This is the first in a series of articles about random numbers in Java programs. The series covers the following topics and also serves as an introduction to the random numbers package of the Uncommons Maths library.
- True Random Numbers and Pseudorandom Numbers
- Statistical Quality (making sure the dice are not loaded)
- Performance (because sometimes you really do need half a million random numbers a second)
- Different kinds of randomness (because not everything can be modelled by tossing a coin)
- Degrees of Freedom (is every possible outcome actually possible?)
- Security and Integrity (when not losing money depends on nobody knowing what happens next)
Random numbers are useful in a wide variety of software applications. They provide a crucial element of uncertainty in an otherwise deterministic world. Without random numbers in computers, the hugely popular online poker industry would not exist, video games would be boring and predictable, iTunes would have no shuffle, cryptography would be much more difficult, and many innovative algorithms, such as those used in artificial intelligence and evolutionary computation, simply couldn’t work.
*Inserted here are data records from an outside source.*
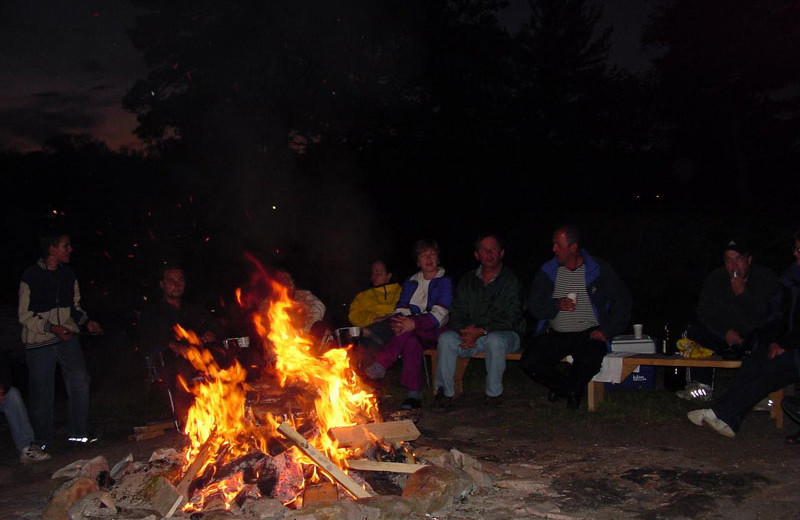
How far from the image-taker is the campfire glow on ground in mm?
4375

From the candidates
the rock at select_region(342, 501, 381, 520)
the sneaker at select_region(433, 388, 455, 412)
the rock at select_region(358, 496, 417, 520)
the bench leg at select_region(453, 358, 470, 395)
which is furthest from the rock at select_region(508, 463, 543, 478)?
the bench leg at select_region(453, 358, 470, 395)

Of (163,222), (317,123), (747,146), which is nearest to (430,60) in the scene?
(317,123)

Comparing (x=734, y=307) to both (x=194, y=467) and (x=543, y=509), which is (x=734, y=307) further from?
(x=194, y=467)

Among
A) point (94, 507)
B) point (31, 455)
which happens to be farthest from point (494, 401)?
point (31, 455)

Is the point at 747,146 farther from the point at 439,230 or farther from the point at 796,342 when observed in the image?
the point at 796,342

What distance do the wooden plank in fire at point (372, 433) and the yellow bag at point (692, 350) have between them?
112 inches

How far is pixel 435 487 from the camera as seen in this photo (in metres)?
3.99

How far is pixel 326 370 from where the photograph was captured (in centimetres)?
548

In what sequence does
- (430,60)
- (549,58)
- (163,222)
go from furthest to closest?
1. (549,58)
2. (430,60)
3. (163,222)

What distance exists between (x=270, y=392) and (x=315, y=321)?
1924 mm

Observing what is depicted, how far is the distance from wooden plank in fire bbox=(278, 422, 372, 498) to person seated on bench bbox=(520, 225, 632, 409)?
108 inches

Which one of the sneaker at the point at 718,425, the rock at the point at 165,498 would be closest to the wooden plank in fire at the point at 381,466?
the rock at the point at 165,498

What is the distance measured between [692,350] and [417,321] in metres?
2.43

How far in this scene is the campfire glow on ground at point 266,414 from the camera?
4.38 m
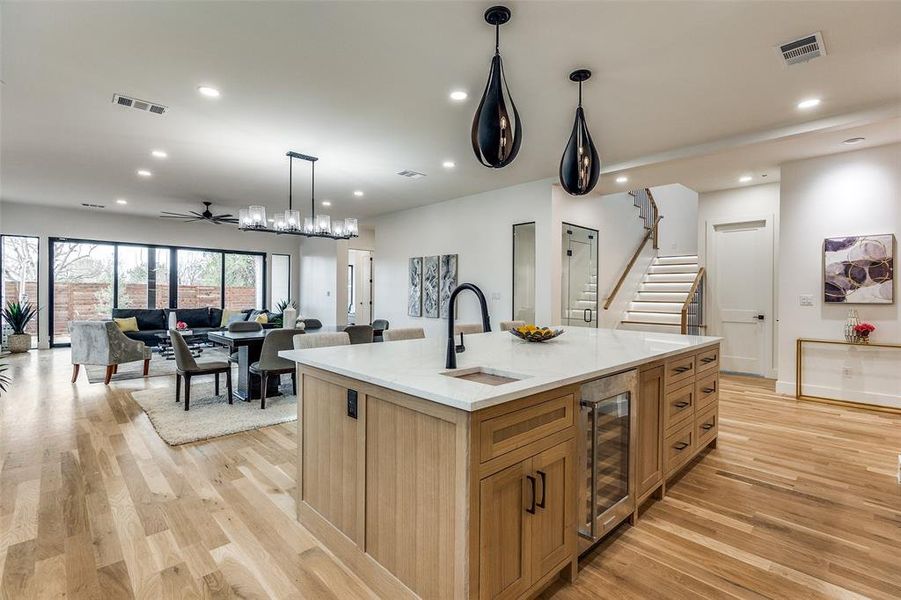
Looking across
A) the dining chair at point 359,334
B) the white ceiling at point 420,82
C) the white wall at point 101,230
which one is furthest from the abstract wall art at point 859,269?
the white wall at point 101,230

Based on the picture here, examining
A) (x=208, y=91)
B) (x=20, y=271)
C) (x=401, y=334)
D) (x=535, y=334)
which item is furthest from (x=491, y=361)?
(x=20, y=271)

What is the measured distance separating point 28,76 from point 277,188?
11.4 ft

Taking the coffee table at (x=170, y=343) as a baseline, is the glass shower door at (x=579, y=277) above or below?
above

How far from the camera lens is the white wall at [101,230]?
8.13 meters

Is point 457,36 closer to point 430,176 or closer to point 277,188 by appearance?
point 430,176

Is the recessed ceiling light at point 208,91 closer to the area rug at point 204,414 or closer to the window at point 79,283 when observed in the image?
the area rug at point 204,414

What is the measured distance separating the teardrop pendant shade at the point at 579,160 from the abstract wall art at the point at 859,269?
368 centimetres

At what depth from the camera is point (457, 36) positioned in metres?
2.58

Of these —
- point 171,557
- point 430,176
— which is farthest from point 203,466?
point 430,176

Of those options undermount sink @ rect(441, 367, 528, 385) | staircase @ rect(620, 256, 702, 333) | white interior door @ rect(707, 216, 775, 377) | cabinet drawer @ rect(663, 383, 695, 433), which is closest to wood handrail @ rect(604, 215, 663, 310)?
staircase @ rect(620, 256, 702, 333)

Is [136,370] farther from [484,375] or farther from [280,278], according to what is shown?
[484,375]

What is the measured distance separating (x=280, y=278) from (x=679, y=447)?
1078cm

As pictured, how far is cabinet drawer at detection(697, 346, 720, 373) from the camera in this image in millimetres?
2980

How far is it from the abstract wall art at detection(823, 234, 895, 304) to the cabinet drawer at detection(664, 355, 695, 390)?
320 centimetres
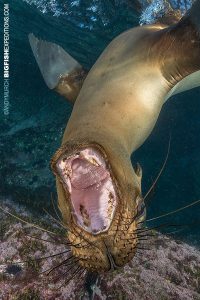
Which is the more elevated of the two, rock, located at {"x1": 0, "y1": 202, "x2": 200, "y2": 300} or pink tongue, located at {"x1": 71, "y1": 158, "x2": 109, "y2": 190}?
pink tongue, located at {"x1": 71, "y1": 158, "x2": 109, "y2": 190}

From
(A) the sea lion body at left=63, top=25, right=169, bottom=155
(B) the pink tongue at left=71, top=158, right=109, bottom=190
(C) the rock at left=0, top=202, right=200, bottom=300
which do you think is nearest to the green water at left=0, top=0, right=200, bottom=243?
(C) the rock at left=0, top=202, right=200, bottom=300

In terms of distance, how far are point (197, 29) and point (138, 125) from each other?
3.51 feet

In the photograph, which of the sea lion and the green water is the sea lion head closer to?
the sea lion

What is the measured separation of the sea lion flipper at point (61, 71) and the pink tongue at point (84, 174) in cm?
287

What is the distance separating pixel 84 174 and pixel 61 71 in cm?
328

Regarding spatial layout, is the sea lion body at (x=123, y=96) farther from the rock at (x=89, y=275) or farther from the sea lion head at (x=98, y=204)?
the rock at (x=89, y=275)

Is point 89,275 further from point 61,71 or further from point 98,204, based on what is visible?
point 61,71

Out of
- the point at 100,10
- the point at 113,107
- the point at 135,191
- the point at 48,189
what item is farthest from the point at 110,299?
the point at 100,10

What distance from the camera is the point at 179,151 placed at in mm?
11914

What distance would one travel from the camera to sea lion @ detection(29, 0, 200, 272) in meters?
2.16

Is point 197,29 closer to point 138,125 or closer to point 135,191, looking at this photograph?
point 138,125

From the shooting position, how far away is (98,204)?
7.80ft

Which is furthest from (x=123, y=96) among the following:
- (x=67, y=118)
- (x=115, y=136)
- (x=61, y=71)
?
(x=67, y=118)

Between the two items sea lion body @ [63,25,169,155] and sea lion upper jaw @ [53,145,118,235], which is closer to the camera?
sea lion upper jaw @ [53,145,118,235]
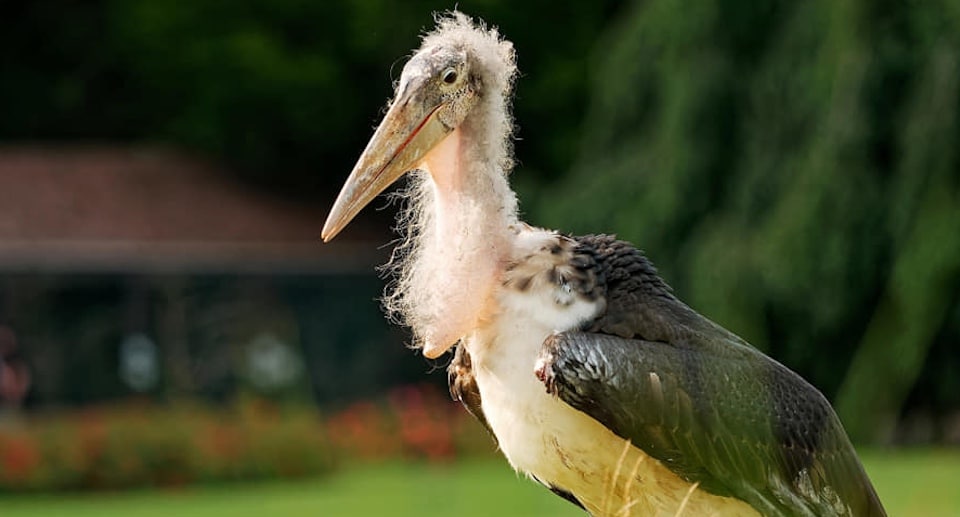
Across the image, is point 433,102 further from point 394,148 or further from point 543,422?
point 543,422

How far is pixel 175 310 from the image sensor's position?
21500 millimetres

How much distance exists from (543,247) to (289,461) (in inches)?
479

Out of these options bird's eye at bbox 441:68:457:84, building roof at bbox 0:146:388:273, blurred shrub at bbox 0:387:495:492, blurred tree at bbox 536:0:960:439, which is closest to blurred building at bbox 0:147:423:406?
building roof at bbox 0:146:388:273

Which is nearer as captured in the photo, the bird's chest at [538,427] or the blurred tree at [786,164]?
the bird's chest at [538,427]

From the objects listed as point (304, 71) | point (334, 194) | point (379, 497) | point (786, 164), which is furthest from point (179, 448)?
point (334, 194)

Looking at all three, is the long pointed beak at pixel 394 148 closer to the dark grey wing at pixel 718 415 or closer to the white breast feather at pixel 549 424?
the white breast feather at pixel 549 424

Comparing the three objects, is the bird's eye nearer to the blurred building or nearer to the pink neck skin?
A: the pink neck skin

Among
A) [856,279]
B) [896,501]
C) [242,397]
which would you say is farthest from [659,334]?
[242,397]

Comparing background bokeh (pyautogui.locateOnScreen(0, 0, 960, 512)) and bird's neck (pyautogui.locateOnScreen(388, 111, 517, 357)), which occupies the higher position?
background bokeh (pyautogui.locateOnScreen(0, 0, 960, 512))

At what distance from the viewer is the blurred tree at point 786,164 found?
1102 cm

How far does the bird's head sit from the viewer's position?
404 centimetres

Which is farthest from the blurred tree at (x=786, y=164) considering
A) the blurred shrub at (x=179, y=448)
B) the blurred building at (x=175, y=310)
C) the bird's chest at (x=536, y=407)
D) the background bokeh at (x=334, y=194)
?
the bird's chest at (x=536, y=407)

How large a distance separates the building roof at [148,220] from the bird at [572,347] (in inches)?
688

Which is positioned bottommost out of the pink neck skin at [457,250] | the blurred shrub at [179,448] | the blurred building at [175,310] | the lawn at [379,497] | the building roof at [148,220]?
the pink neck skin at [457,250]
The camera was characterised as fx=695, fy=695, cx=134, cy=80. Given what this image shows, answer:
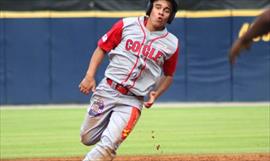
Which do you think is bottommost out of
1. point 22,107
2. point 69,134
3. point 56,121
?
point 22,107

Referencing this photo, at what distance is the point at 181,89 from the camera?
22.0 meters

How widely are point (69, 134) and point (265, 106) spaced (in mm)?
8472

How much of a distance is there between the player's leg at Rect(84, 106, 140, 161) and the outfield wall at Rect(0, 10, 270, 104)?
15011 millimetres

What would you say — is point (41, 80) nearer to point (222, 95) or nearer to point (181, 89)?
point (181, 89)

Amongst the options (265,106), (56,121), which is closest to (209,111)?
(265,106)

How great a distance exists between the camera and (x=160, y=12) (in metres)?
6.79

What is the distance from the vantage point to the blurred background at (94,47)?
2172 centimetres

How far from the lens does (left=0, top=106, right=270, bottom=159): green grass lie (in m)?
11.5

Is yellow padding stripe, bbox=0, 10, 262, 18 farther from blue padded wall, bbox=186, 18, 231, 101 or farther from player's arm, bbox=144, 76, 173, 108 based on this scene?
player's arm, bbox=144, 76, 173, 108

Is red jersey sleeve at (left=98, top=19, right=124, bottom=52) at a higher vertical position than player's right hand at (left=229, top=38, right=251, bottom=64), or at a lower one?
lower

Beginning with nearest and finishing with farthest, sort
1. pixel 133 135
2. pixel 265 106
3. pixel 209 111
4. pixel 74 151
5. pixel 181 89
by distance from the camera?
pixel 74 151, pixel 133 135, pixel 209 111, pixel 265 106, pixel 181 89

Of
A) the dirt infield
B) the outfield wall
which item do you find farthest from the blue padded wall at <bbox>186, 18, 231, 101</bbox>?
the dirt infield

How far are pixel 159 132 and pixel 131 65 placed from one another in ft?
24.6

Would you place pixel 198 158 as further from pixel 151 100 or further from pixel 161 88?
pixel 151 100
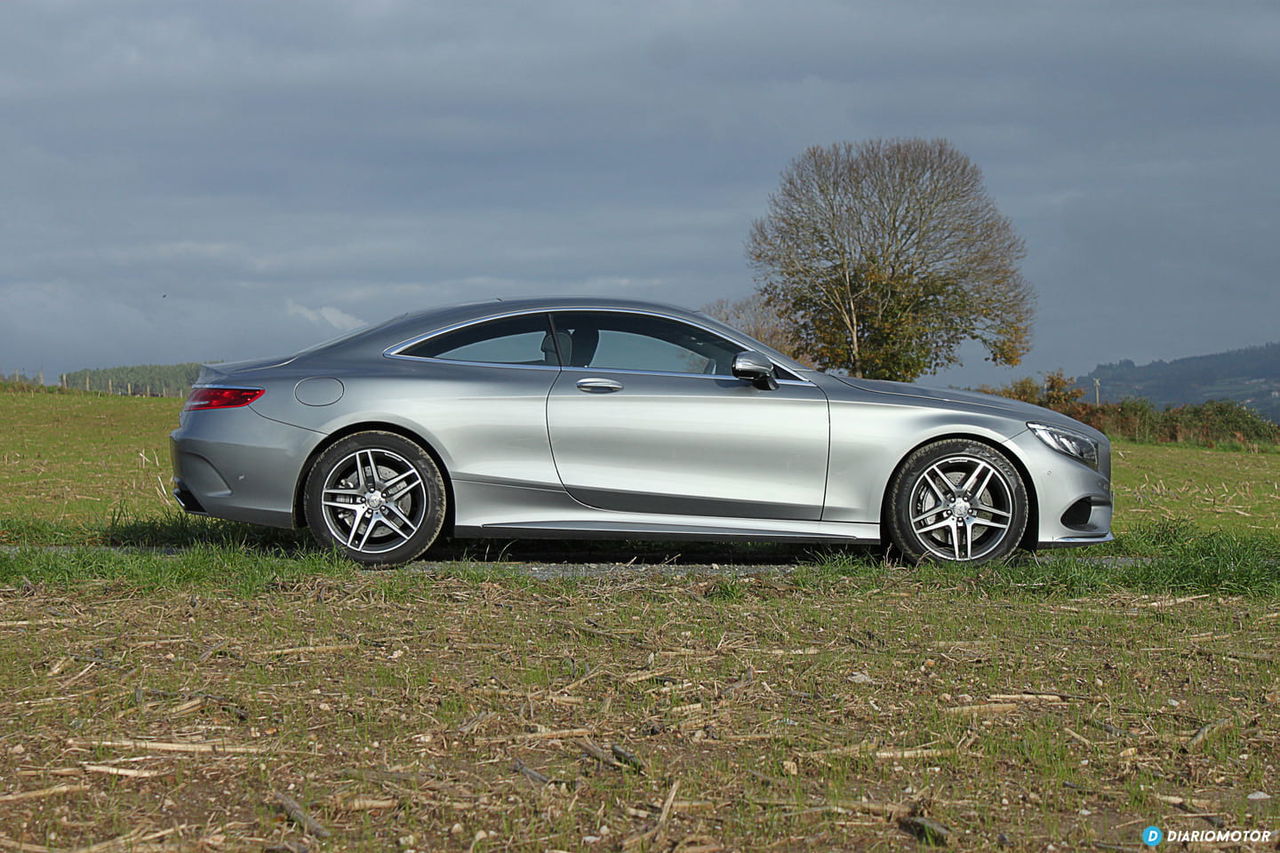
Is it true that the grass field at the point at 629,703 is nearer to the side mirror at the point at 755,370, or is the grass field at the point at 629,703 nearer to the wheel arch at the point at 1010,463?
the wheel arch at the point at 1010,463

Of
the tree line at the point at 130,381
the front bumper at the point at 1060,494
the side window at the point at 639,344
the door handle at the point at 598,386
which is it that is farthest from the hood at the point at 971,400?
the tree line at the point at 130,381

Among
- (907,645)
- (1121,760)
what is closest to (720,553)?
(907,645)

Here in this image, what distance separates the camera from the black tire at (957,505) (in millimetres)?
6656

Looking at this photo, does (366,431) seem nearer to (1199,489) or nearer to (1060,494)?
(1060,494)

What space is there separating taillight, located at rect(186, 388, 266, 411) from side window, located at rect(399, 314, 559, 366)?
2.94 ft

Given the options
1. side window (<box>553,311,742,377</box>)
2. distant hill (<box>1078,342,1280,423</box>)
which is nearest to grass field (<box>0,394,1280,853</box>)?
side window (<box>553,311,742,377</box>)

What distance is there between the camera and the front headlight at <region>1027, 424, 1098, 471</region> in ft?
22.4

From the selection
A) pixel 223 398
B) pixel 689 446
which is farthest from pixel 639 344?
pixel 223 398

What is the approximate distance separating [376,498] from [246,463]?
0.77 m

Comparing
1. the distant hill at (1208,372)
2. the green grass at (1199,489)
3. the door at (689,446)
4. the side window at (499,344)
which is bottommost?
the green grass at (1199,489)

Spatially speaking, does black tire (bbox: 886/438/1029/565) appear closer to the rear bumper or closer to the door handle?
the door handle

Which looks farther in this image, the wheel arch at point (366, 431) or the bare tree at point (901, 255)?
the bare tree at point (901, 255)

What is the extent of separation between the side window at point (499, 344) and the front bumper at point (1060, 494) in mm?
2846

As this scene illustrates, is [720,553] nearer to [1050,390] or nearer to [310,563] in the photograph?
[310,563]
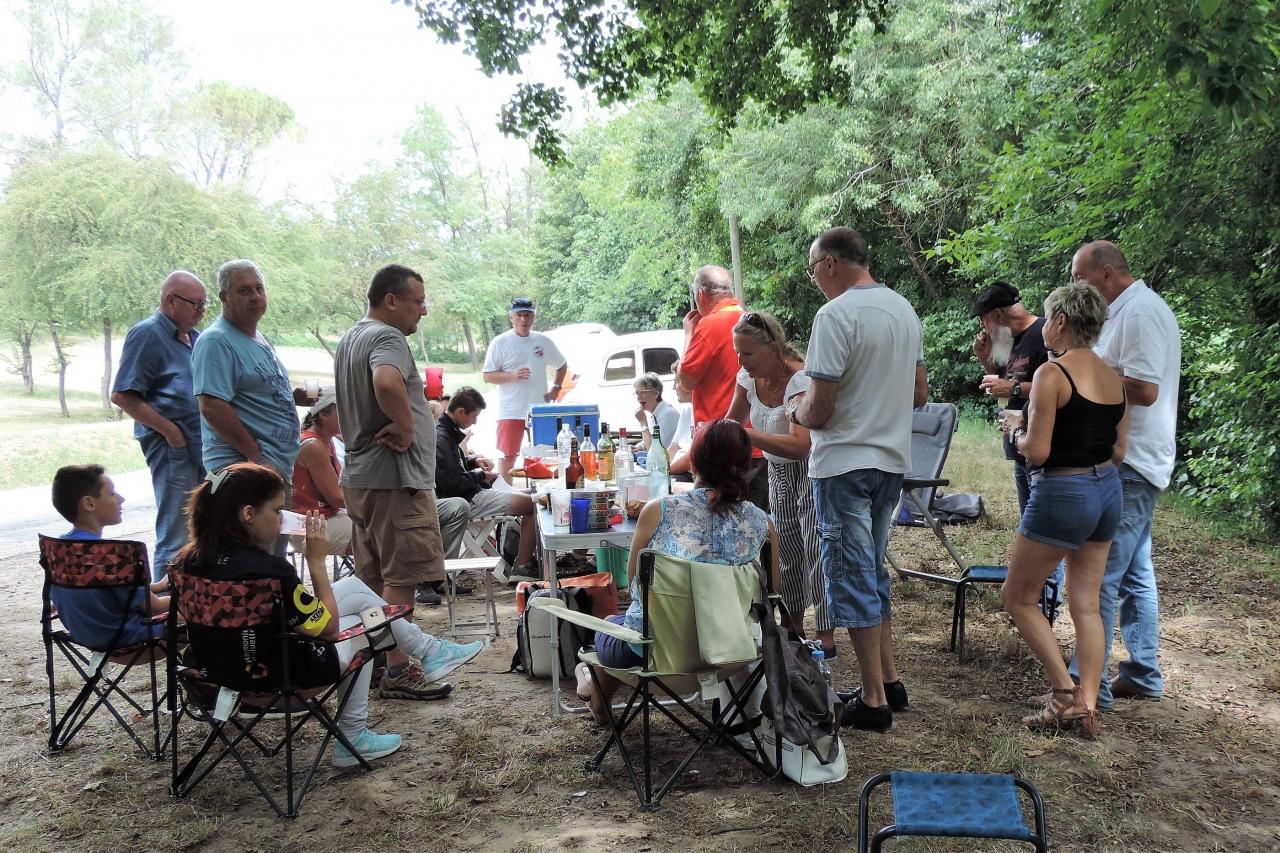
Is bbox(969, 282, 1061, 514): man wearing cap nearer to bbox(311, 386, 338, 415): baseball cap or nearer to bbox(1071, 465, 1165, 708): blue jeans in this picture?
bbox(1071, 465, 1165, 708): blue jeans

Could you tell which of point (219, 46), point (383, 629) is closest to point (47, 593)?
point (383, 629)

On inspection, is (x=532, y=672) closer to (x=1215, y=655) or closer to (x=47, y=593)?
(x=47, y=593)

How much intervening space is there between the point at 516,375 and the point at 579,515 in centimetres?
412

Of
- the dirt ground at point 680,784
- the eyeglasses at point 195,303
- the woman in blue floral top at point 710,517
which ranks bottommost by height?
the dirt ground at point 680,784

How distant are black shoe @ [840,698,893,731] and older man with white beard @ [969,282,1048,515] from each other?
1.59 meters

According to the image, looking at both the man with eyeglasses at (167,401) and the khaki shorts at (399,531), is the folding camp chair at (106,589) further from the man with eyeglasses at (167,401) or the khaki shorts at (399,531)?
the khaki shorts at (399,531)

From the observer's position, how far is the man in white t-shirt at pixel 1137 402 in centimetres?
341

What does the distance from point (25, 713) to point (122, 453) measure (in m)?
12.9

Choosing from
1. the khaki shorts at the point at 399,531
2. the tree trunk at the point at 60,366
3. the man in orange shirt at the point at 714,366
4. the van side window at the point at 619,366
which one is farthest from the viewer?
the tree trunk at the point at 60,366

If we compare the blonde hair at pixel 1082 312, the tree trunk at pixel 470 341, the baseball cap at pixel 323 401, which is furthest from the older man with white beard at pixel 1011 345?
the tree trunk at pixel 470 341

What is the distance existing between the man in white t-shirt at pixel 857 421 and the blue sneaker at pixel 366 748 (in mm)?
1758

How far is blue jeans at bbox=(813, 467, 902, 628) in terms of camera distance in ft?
10.8

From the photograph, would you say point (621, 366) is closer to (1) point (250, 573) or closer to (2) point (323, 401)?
(2) point (323, 401)

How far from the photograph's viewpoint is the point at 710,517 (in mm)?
2943
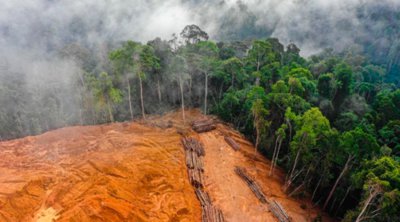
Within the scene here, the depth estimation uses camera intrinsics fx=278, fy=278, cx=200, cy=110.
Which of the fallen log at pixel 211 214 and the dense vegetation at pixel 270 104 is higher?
the dense vegetation at pixel 270 104

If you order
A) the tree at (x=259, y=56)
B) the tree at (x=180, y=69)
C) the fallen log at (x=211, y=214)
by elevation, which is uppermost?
the tree at (x=259, y=56)

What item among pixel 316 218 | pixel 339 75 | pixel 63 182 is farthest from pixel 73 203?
pixel 339 75

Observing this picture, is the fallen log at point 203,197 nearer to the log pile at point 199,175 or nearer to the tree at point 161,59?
the log pile at point 199,175

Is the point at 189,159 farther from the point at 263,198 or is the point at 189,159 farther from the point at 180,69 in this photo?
the point at 180,69

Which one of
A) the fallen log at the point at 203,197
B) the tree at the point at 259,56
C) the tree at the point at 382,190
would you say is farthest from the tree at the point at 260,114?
the tree at the point at 259,56

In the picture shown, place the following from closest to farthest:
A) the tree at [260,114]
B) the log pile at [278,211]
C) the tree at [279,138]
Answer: the log pile at [278,211]
the tree at [279,138]
the tree at [260,114]

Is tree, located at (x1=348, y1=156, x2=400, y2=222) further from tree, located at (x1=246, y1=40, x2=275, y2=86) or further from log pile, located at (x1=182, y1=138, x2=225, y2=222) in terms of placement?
tree, located at (x1=246, y1=40, x2=275, y2=86)

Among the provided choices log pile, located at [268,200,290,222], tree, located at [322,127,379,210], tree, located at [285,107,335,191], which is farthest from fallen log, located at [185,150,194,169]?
tree, located at [322,127,379,210]
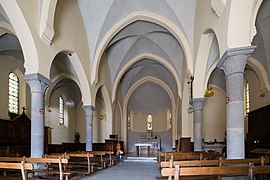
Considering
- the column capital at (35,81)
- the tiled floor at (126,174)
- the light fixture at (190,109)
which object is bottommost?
the tiled floor at (126,174)

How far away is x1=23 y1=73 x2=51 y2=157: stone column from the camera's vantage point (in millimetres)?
8180

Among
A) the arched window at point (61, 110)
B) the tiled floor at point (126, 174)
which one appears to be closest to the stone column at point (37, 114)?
the tiled floor at point (126, 174)

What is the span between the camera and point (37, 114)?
8.26 metres

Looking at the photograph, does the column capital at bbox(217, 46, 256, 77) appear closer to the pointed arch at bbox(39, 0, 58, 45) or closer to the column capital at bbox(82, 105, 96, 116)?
the pointed arch at bbox(39, 0, 58, 45)

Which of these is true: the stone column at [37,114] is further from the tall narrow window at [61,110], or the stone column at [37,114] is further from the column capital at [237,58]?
the tall narrow window at [61,110]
True Random Numbers and Pseudorandom Number
“Anyone who considers arithmetical methods of producing random digits is, of course, in a state of sin.” - John von Neumann
Before continuing, it is important to make the distinction between so-called “true” random numbers and pseudorandom numbers. Though it may often seem otherwise to us as programmers, computer systems are infuriatingly deterministic. They are generally incapable of doing things randomly. To get a computer to behave in a way that is truly random, it is necessary to introduce some non-deterministic input. We could have somebody constantly rolling dice or flipping coins and typing in the results, but that is not very practical. A slightly more feasible approach is to construct a device that observes some real world phenomenon that is known to be unpredictable, such as radioactive decay or atmospheric noise. Data extracted from these events can be used a source of entropy for our applications. You could purchase a device that plugs into a serial port or USB port. To access these devices from Java you’d probably have to use C/C++ and JNI. Alternatively, you could get true random numbers indirectly - from an online service such as Random.org or Hotbits.
Since we can get truly unpredictable random numbers from this kind of hardware, why don’t we satisfy all of our randomness requirements in this way? Well the primary problem is throughput. These devices are quite limited in the quantity of randomness they can produce. They simply aren’t fast enough for many uses.
Pseudorandom numbers are not really random at all. They are the result of deterministic mathematical formulae. The best of these algorithms have been devised so that their output is statistically indistinguishable from true random numbers. PRNGs start with a single numeric seed value. The algorithm is applied to this seed to generate the output and a new, updated seed that is used to generate the next value. The mathematics involved is beyond the scope of this article - the definitive guide is the second volume of Donald Knuth’s The Art of Computer Programming.
An interesting property of this approach is that if you always start with the same seed value, you will always get the same sequence of “random” numbers. Though this can occasionally be useful, you would normally strive to avoid using the same seed value in the interests of unpredictability. A simple approach that is sufficient in many cases is to seed the PRNG from the current value of the system clock.
Aside from speed, another advantage of pseudorandom number generators (PRNGs) over true random number generators (TRNGs) is that they are more predictably unpredictable. That is, the statistical properties of PRNGs are more reliable than is the case with TRNGs.